*** Text provided

Mel, that sounds like a perfect outcome! My parents and siblings live on a different continent and whilst they haven’t got to the stage of not wanting more stuff yet, they are happy not to do gifts. I have been there for a few birthdays, and like you, we do experiences now (meals out, time together). I think they can see that experiences are valuable, even though they still really like stuff!
I love that you have found balance and it is working out so well. Hopefully you will give others hope that people can change!
I love your ideas for reducing waste at Christmas – we’re keeping gifts to a minimum now. Over the last few years, financial difficulties and separation from family has highlighted what I need to be happy: time with family and time in nature. I admit I love decorating our Christmas tree – we’ve had it for years and it brings back family memories, especially the decorations our children made. I allow myself just one new bird-themed decoration each year and I get excited about choosing that. I’ve always made our pudding, mincemeat and mince pies and when our children were young, we’d make presents and cards for teachers and family. I do still have a weakness for bird-themed stuff but it’s under control! Creating and sharing is the best thing about Christmas :-)
Thank you Tracy! As a kid I used to love getting a Christmas tree and decorating it – although as a teenager my enthusiasm waned somewhat! If we enjoy things and they bring us joy – well isn’t that the point? I love that you’ve kept the traditions that you love and enjoy, and you’ve ditched the rest. It sounds like your place is still pretty festive, but without all the excess and guilt. Perfect!

******
*** Dataset records

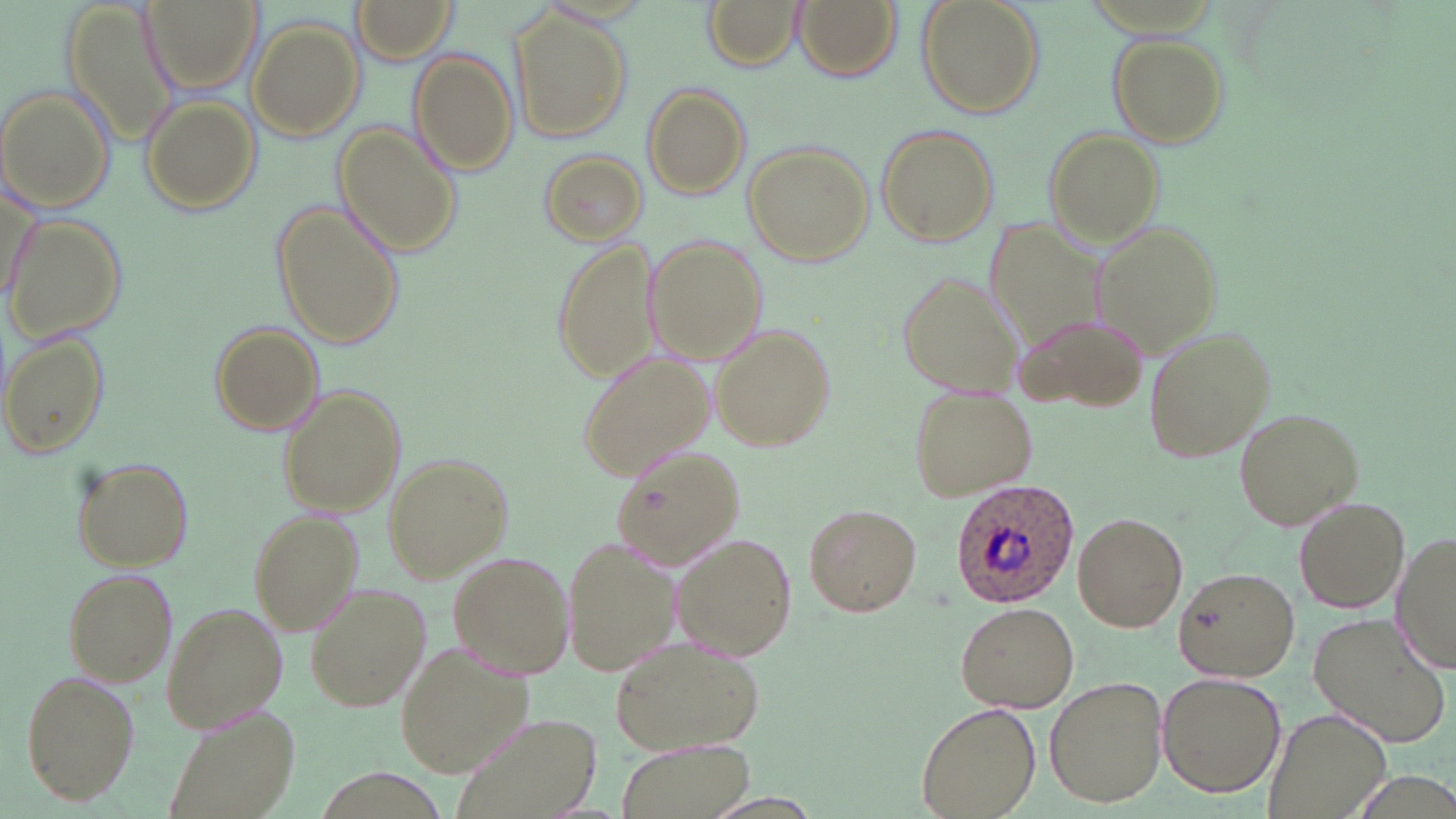

slide_level_diagnosis: Plasmodium ovale
field_of_view: one of a larger specimen
preparation: thin blood film
magnification: 1000x
image_size: 1456×819 pixels
uninfected_red_blood_cell_locations: 'approximate bounding boxes as (x1,y1)-(x2,y2) corner pairs in pixels: (139,0)-(258,94), (350,0)-(462,66), (703,0)-(803,67), (791,0)-(902,81), (917,0)-(1044,116), (513,9)-(631,142), (248,20)-(364,142), (1107,33)-(1230,148), (410,50)-(519,174), (642,83)-(751,198), (0,84)-(116,214), (139,95)-(261,215), (333,123)-(461,257), (873,124)-(1000,247), (1042,128)-(1165,246), (742,141)-(874,268), (538,150)-(649,246), (2,174)-(42,311), (273,202)-(402,348), (982,213)-(1112,359), (3,215)-(127,342), (1090,219)-(1219,358), (645,237)-(767,366), (553,241)-(661,383), (894,267)-(1024,399), (1014,310)-(1151,412), (209,321)-(324,437), (710,324)-(835,449), (1144,325)-(1276,463), (1,333)-(108,459), (578,350)-(718,480), (277,385)-(403,515), (908,385)-(1035,500), (1232,407)-(1362,532), (609,445)-(745,573), (381,454)-(513,580), (74,459)-(193,571), (1291,498)-(1411,614), (804,503)-(922,616), (247,510)-(365,634), (1072,512)-(1188,631), (1393,529)-(1455,676), (562,533)-(681,676), (670,533)-(797,660), (449,551)-(575,680), (60,566)-(178,686), (1172,566)-(1299,681), (305,580)-(431,713), (160,599)-(289,731), (956,601)-(1078,713), (1306,611)-(1453,748), (608,633)-(766,758), (397,640)-(535,776), (20,670)-(140,807), (1158,672)-(1286,797), (1045,676)-(1169,808), (918,701)-(1040,818), (163,703)-(300,819), (449,707)-(605,819), (1264,707)-(1393,819), (620,737)-(755,819)'
stain: May-Grünwald-Giemsa
plasmodium_ovale_infected_red_blood_cell_locations: 'approximate bounding boxes as (x1,y1)-(x2,y2) corner pairs in pixels: (946,478)-(1081,612)'
modality: optical microscopy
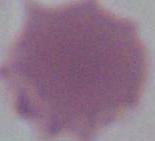
Summary:
  - Modality: photomicrograph
  - Magnification: 1000x
  - Identification: erythrocyte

******

■ Challenges ■
1. From the comments about cutting back at Christmas, reproduce word for word the part that opens with the words containing "Mel, that sounds" and closes with "people can change!".
2. In the comments about cutting back at Christmas, how many new decorations does one commenter allow each year, and of what theme?
3. Extend the comments about cutting back at Christmas, starting after the last one shown.

■ Responses ■
1.
Mel, that sounds like a perfect outcome! My parents and siblings live on a different continent and whilst they haven’t got to the stage of not wanting more stuff yet, they are happy not to do gifts. I have been there for a few birthdays, and like you, we do experiences now (meals out, time together). I think they can see that experiences are valuable, even though they still really like stuff!
I love that you have found balance and it is working out so well. Hopefully you will give others hope that people can change!

2. One new bird-themed decoration each year.

3.
HI Lindsay,
I haven’t been away from home for an entire year, where I have been pursuing a plastic/waste free lifestyle, and have been worried about how to continue avoiding waste when travelling. People tell me to just let go, not worry about it for a few days, otherwise I will ruin my holiday. I am stressing because waste and plastic bothers me so much, as well as being a climatarian (plant-based diet), finding food can be difficult, even eating out. I can’t take lots of food or buy bulk foods where I am going. Any tips on how to go on holiday?
Hi Sarah, where are you going? I wrote a couple of blog posts about being plastic-free in Asia a couple of years ago, and more recently Monica from girlforacleanworld.com went travelling around Asia for a few months. But if you’re not going to Asia, that won’t help much! Let me know and I will do my best to help.
I would also say, don’t stress. See it as a challenge, but as something fun, something to get stuck into, to embrace your creativity and learn problem-solving skills. We had a great time in Thailand when we went – our first task when arriving somewhere new was always to figure out how to get plastic-free water, and when we did it was such an achievement!
I have every confidence that you can do it! :)
Thanks Lindsay. This festive season it is just to the Sunshine Coast, but we are only there a few days. I know I can avoid bottle water which is my biggest hate.
Next trip is to Japan! I will have a look at Monica’s blog. Cheers.
This year we are all going for a paddleboard lesson. That’s the family christmas gift. (I have also bought my teenage son a shaver, he really needs one anyway.Might as well give it as a gift.At least it’s useful…an electric one so there’s no stuff going into the bin like with those plastic disposable razors.)
Oooh paddleboarding, how fun! Love it! You’ll all have a great time and have a good day out and create memories. Wins all round :)
I used to love everything Christmas, decorating, music, shopping, giving, recieving, food, snow, Santa, I even hung Christmas decorations in the shower…
Now I feel horrified at the commercialism. I get so many newsletters, texts, personally addressed advertisements in the mailbox I am fed up with this whole season before it’s even begun. It starts up sometime before Halloween, continues with Black Friday, Cyber Monday, Christmas shopping and then ends somewhere in January with the sales… It’s completely taken away the joy of unselfish giving.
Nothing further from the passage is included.